The Gold River Lynn Keane is a triathlete. So is the East Coast Lynn Keane and the sports psychologist Lynn Keane.

The Sacramento Jeff Byrd attended the same college at the same time as the Florida Jeff Byrd, and both have three sons the same age.

And the Mary Watanabe of Elk Grove, Calif., like the Mary Watanabe who works at Stanford University, is white but has a Japanese surname by marriage. And — get this — they both have red hair.

Whether these similarities are pure coincidence or the mysterious workings of fate is, of course, up for debate. But for his money, Thompson is going with the former.

Some people might be looking for a parallel, he says, or could even be distantly related to the person who shares their name.

But in the end, Google and the Internet have widened our concept of community and given us access to unprecedented information, enabling us to make connections that would never have been possible before.

“As humans, we may be (as individual as) snowflakes,” Thompson says. “But an awful lot of us have the same name.”

Feeling just a little jealous that your Google Twin is outranking you?
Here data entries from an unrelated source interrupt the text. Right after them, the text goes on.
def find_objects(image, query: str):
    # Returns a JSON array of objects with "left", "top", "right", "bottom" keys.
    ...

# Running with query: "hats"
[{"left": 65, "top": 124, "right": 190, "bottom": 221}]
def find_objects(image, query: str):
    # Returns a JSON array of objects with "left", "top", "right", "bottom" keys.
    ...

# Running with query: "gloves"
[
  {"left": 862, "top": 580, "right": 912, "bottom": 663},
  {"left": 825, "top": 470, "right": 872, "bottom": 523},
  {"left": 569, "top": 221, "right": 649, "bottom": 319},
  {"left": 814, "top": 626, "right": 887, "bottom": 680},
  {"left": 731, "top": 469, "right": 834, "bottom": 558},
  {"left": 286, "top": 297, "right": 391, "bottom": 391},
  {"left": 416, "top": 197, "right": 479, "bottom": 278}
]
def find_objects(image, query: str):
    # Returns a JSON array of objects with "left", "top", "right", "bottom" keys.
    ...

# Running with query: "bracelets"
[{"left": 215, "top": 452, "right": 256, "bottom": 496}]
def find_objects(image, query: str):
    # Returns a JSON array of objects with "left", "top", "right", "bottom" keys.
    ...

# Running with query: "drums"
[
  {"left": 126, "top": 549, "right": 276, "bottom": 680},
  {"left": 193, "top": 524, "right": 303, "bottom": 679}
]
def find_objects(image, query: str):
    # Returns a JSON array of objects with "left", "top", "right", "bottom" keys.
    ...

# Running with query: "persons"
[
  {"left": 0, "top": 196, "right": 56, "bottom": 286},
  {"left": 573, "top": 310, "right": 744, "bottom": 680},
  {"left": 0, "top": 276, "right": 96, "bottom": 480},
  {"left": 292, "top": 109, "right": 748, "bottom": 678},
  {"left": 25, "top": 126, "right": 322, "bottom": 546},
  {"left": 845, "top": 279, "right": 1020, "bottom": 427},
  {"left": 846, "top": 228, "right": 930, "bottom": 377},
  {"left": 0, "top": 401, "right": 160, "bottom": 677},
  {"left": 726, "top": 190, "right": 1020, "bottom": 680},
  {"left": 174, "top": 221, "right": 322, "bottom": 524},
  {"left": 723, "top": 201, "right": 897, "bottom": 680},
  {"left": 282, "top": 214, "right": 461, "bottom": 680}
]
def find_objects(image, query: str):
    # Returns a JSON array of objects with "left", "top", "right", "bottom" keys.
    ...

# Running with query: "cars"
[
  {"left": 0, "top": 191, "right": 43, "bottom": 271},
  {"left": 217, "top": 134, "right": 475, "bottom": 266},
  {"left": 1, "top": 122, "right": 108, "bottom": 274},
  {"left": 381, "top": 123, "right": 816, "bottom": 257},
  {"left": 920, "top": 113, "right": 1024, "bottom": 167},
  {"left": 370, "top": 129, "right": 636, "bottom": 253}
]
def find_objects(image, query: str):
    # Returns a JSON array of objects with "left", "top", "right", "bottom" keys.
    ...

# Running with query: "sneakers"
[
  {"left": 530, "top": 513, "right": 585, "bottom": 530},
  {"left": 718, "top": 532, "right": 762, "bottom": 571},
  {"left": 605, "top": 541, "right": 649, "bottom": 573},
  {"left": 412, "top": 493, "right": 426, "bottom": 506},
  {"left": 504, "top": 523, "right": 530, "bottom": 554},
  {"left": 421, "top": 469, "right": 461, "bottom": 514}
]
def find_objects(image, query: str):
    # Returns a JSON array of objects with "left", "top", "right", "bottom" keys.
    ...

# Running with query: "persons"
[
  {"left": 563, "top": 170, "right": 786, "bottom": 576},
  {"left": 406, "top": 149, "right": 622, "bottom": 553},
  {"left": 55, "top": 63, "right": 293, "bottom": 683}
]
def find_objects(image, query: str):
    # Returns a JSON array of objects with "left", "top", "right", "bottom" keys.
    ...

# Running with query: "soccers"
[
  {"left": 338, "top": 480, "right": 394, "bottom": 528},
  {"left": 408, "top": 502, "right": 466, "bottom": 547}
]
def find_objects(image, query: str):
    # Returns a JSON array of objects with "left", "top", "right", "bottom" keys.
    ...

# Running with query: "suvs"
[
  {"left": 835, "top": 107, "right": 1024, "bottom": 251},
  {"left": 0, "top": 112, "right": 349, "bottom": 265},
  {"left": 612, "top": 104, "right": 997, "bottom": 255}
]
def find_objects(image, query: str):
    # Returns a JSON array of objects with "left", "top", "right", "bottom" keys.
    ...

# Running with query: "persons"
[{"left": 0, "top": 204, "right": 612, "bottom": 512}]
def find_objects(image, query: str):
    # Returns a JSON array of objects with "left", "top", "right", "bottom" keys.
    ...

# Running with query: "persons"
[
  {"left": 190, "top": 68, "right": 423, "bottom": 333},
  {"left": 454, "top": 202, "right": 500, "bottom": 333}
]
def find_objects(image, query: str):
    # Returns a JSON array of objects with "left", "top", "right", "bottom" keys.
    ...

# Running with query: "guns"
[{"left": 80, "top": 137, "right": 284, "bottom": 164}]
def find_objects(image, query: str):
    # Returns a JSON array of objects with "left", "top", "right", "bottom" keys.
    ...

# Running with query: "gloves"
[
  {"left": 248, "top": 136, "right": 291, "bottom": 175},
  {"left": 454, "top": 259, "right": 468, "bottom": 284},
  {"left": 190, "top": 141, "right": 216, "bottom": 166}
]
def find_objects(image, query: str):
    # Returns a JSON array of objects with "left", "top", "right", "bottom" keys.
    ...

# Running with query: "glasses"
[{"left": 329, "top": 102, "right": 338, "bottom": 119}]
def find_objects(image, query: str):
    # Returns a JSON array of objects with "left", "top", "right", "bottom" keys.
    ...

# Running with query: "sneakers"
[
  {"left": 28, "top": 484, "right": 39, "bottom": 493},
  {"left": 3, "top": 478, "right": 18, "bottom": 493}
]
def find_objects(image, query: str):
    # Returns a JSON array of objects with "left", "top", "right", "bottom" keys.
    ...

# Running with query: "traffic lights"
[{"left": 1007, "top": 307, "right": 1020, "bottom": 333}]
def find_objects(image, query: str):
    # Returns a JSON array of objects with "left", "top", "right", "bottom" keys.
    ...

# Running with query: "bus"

Hey, they say a little sibling rivalry is healthy.

But, say you just happened to know a few tricks that would allow you to take your rightful place at the top of the hit list. That wouldn’t hurt anyone, right? Like, maybe if you got a couple of pointers on how to best position yourself for search-engine supremacy so that you can become the Google VIP you know you are deep down inside — there’s nothing wrong with that, right?

And after all, if Fred Gleeck of www.thegoogleexpert.com is just going to give away these very handy tips for getting a little more Google love, you could hardly avert your eyes and stop reading, right?

Right?

Here’s what he says:

  • Get your own Web site, complete with a yournamehere.com address. Gleeck recommends his own www.ultracheapdomains.com to get the party started.
  • If you want a high Google ranking, you probably should have already done that, since Google rewards sites that have been around longer.
  • If your Google Twin has already underhandedly claimed the address, add a “The” in front of your domain name to distinguish yourself as the real deal.
  • Once you get your site, load it up with tons of information. Google figures that a dense, information-packed site is worth more than a one-pager with a picture of you and your dog.
  • Don’t make your site overly saleslike. Google puts a higher premium on the informational than the commercial.
  • Make sure a lot of other Web sites are linking to you, but also make sure they’re relevant to what you do. If you’re a beekeeper, say, and are linked to other beekeeping sites, it’s better than if you’re a beekeeper linked to sites about Britney Spears.